From the records below, transcribe only the lines running from the one with "机载激光雷达 仿真竞赛" through the one with "16. 裁判必须熟悉竞赛规则，公平裁判，参赛选手对裁判有意见可以赛后向". Keep both of those end lines.

━━━ Data for this task

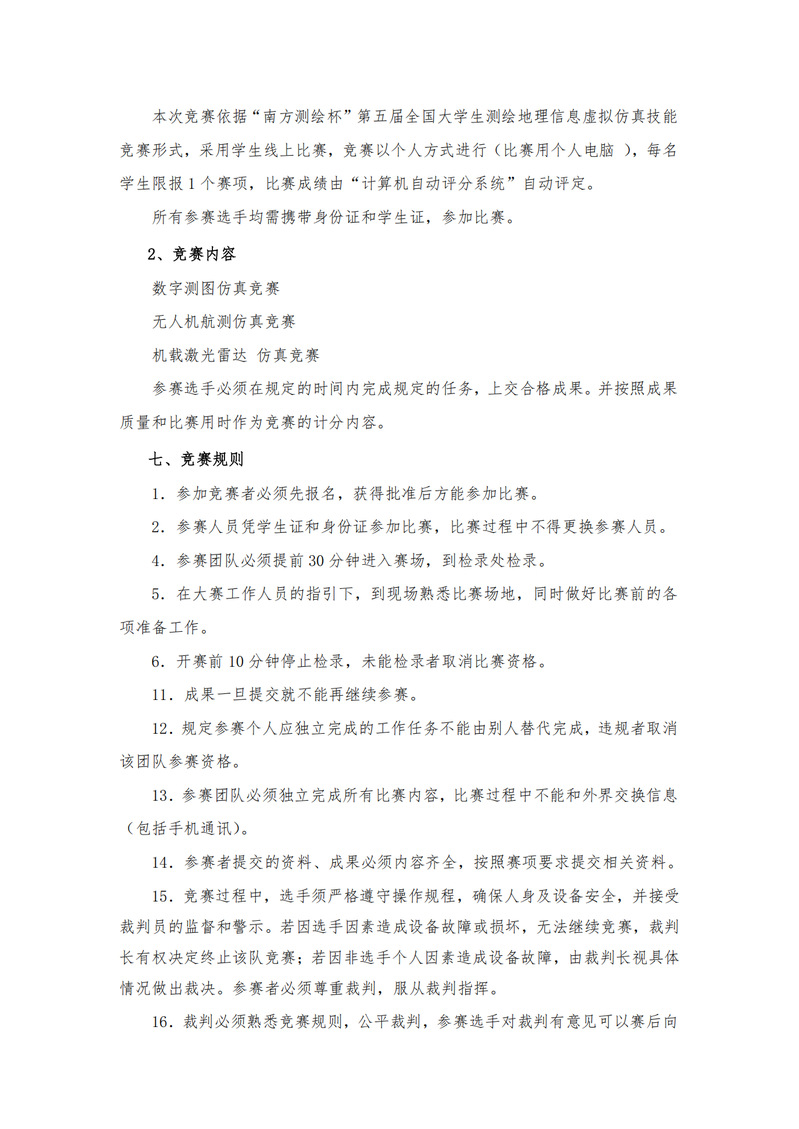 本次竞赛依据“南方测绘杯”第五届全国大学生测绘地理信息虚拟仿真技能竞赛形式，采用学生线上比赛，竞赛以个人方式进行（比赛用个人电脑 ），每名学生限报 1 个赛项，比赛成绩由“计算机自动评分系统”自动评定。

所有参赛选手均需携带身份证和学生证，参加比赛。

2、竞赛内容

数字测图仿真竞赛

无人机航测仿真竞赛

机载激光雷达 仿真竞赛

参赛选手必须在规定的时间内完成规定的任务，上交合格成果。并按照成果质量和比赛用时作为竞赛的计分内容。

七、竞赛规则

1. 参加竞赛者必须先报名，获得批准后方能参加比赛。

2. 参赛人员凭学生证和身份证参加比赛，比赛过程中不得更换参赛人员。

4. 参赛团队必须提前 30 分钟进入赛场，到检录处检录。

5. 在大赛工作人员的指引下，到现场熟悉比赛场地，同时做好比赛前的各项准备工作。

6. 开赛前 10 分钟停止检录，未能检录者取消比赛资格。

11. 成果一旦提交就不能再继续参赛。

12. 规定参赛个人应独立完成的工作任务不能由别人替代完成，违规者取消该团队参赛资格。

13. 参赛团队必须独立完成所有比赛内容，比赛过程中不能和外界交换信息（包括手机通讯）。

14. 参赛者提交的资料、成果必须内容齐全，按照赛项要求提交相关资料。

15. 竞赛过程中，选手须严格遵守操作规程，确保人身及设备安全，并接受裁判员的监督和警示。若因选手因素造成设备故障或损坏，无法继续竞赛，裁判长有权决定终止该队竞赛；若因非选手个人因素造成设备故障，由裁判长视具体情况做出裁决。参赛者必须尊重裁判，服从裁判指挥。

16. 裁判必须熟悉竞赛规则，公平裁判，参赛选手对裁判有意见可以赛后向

━━━━━━
━━━ Data for this task

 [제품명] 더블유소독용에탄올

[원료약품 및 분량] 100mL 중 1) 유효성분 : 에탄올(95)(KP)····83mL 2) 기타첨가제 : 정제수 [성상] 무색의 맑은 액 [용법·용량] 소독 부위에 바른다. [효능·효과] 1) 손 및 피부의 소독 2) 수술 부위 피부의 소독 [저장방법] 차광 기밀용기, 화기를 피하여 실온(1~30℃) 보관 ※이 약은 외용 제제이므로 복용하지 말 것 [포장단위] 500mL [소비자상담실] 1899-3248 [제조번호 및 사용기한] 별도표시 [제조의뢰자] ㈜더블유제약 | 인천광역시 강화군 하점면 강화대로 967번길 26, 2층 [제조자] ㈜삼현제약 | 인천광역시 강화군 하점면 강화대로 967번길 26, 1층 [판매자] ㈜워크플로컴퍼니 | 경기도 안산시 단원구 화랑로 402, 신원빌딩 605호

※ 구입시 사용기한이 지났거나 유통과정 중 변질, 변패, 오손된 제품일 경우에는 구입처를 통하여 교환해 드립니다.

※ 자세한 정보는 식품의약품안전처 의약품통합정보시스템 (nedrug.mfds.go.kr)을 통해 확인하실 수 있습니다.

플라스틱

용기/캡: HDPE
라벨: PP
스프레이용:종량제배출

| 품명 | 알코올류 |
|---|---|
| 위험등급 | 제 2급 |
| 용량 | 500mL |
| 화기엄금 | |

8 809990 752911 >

━━━━━━

- [Response to this exercise]
机载激光雷达 仿真竞赛

参赛选手必须在规定的时间内完成规定的任务，上交合格成果。并按照成果质量和比赛用时作为竞赛的计分内容。

七、竞赛规则

1. 参加竞赛者必须先报名，获得批准后方能参加比赛。

2. 参赛人员凭学生证和身份证参加比赛，比赛过程中不得更换参赛人员。

4. 参赛团队必须提前 30 分钟进入赛场，到检录处检录。

5. 在大赛工作人员的指引下，到现场熟悉比赛场地，同时做好比赛前的各项准备工作。

6. 开赛前 10 分钟停止检录，未能检录者取消比赛资格。

11. 成果一旦提交就不能再继续参赛。

12. 规定参赛个人应独立完成的工作任务不能由别人替代完成，违规者取消该团队参赛资格。

13. 参赛团队必须独立完成所有比赛内容，比赛过程中不能和外界交换信息（包括手机通讯）。

14. 参赛者提交的资料、成果必须内容齐全，按照赛项要求提交相关资料。

15. 竞赛过程中，选手须严格遵守操作规程，确保人身及设备安全，并接受裁判员的监督和警示。若因选手因素造成设备故障或损坏，无法继续竞赛，裁判长有权决定终止该队竞赛；若因非选手个人因素造成设备故障，由裁判长视具体情况做出裁决。参赛者必须尊重裁判，服从裁判指挥。

16. 裁判必须熟悉竞赛规则，公平裁判，参赛选手对裁判有意见可以赛后向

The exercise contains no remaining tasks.